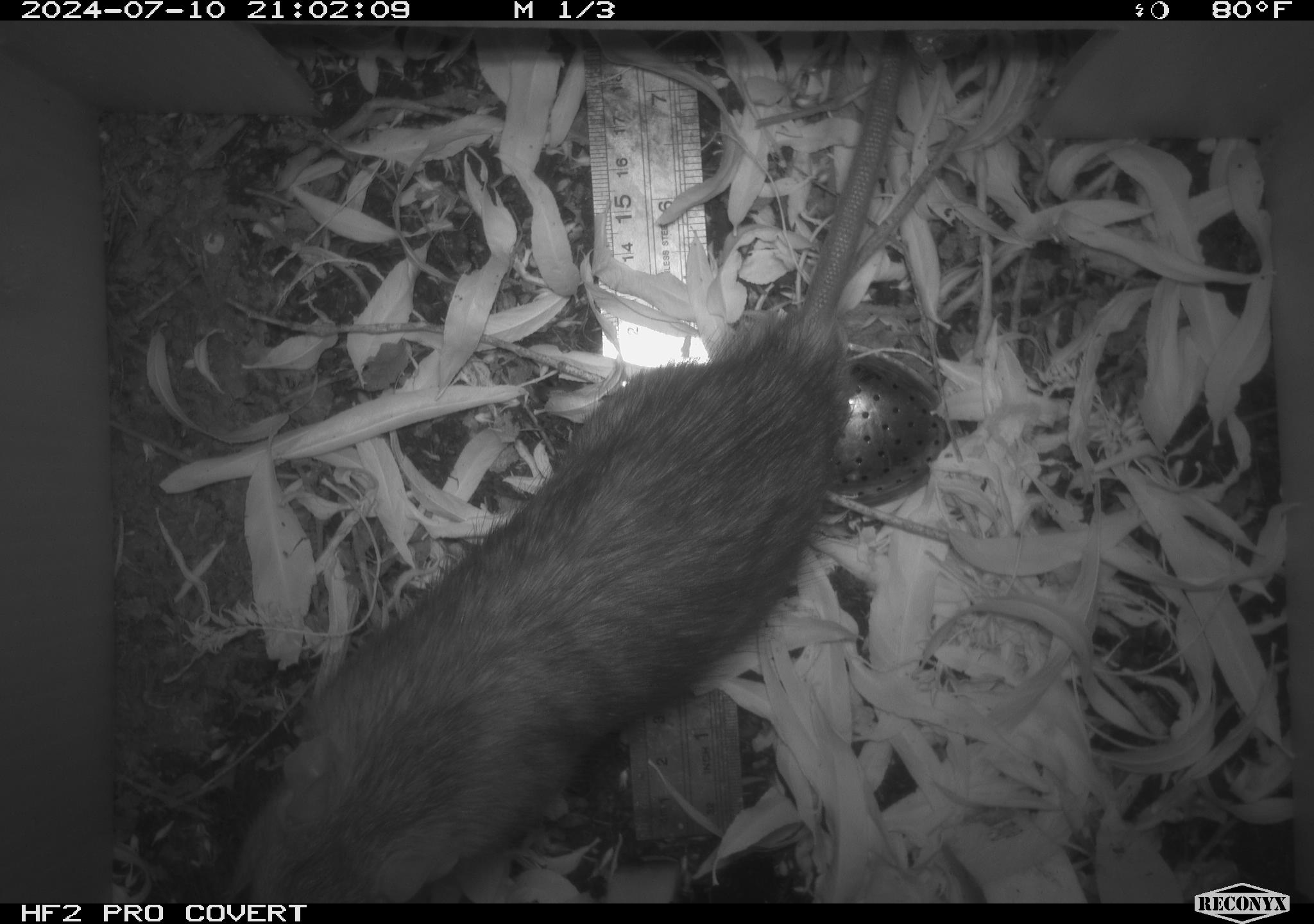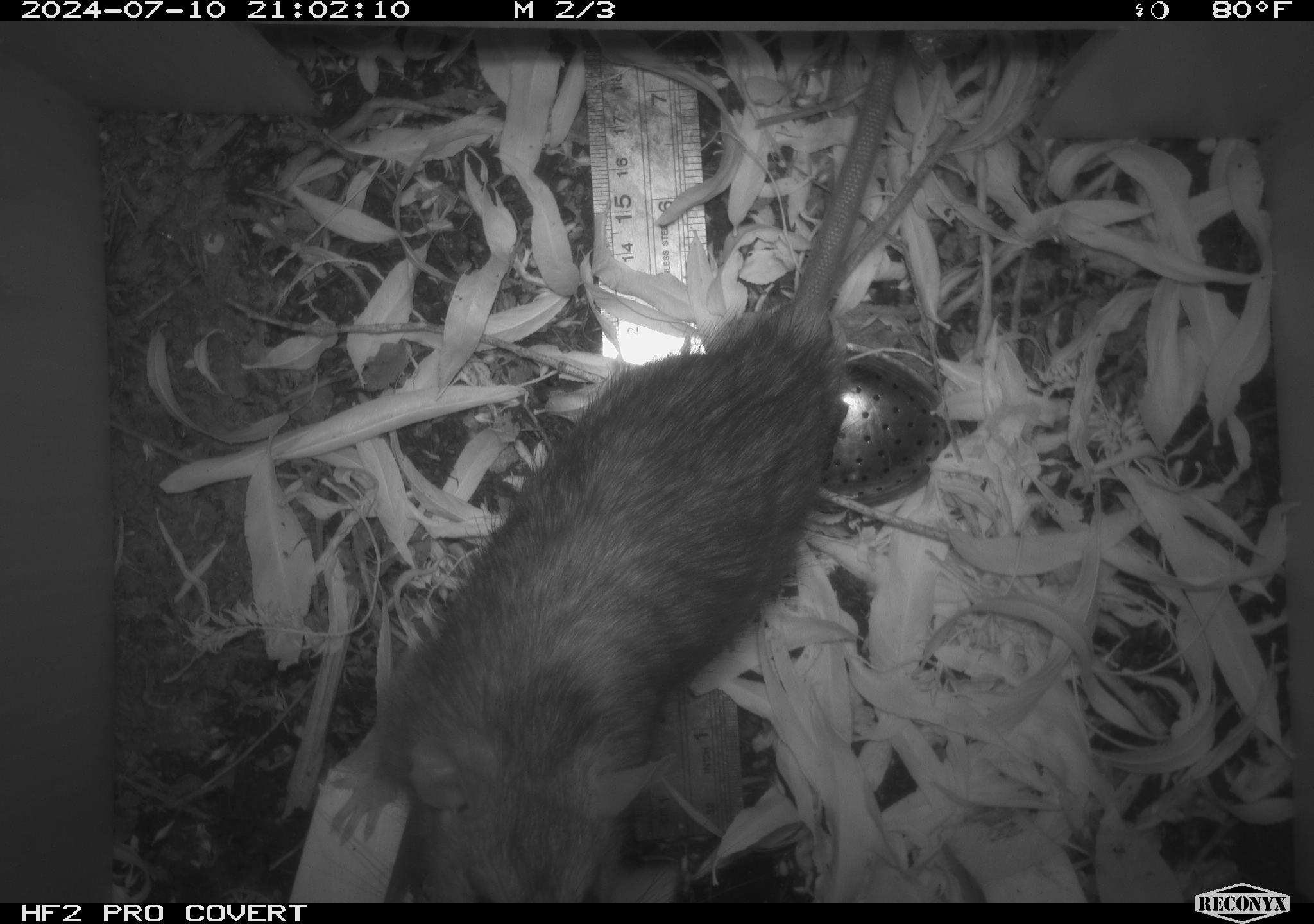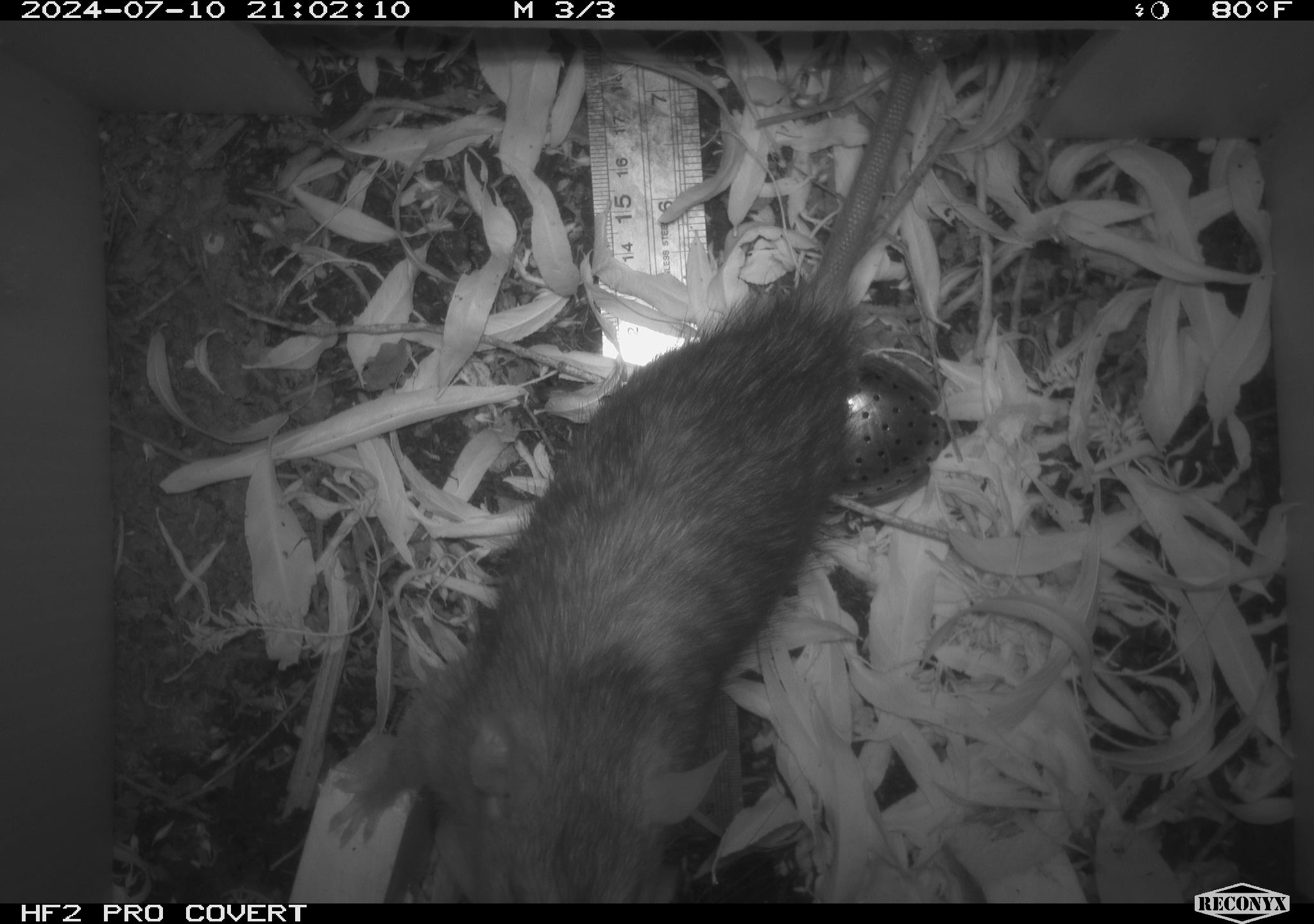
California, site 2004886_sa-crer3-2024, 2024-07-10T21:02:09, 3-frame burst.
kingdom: Animalia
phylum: Chordata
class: Mammalia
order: Rodentia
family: Muridae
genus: Rattus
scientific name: Rattus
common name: rat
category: rattus species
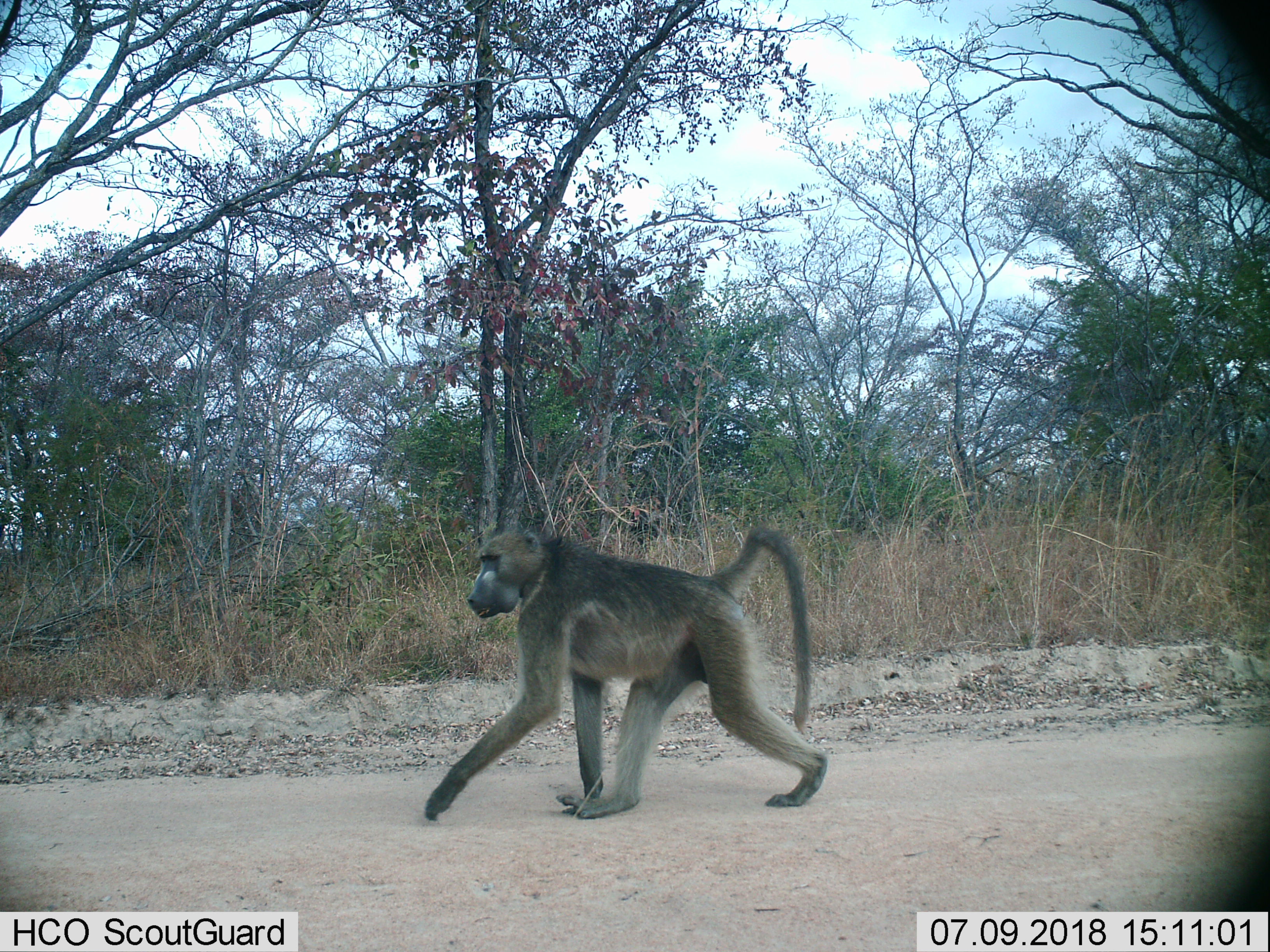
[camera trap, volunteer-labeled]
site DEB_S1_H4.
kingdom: Animalia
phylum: Chordata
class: Mammalia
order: Primates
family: Cercopithecidae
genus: Papio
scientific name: Papio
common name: baboon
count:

════

**Work request:** The entries are to be written out in full and exactly, apart from the pictures.

**Result of this exercise:**
California, site 2004886_sa-crer3-2024, 2024-07-10T21:02:09, 3-frame burst.
kingdom: Animalia
phylum: Chordata
class: Mammalia
order: Rodentia
family: Muridae
genus: Rattus
scientific name: Rattus
common name: rat
category: rattus species
[camera trap, volunteer-labeled]
site DEB_S1_H4.
kingdom: Animalia
phylum: Chordata
class: Mammalia
order: Primates
family: Cercopithecidae
genus: Papio
scientific name: Papio
common name: baboon
count:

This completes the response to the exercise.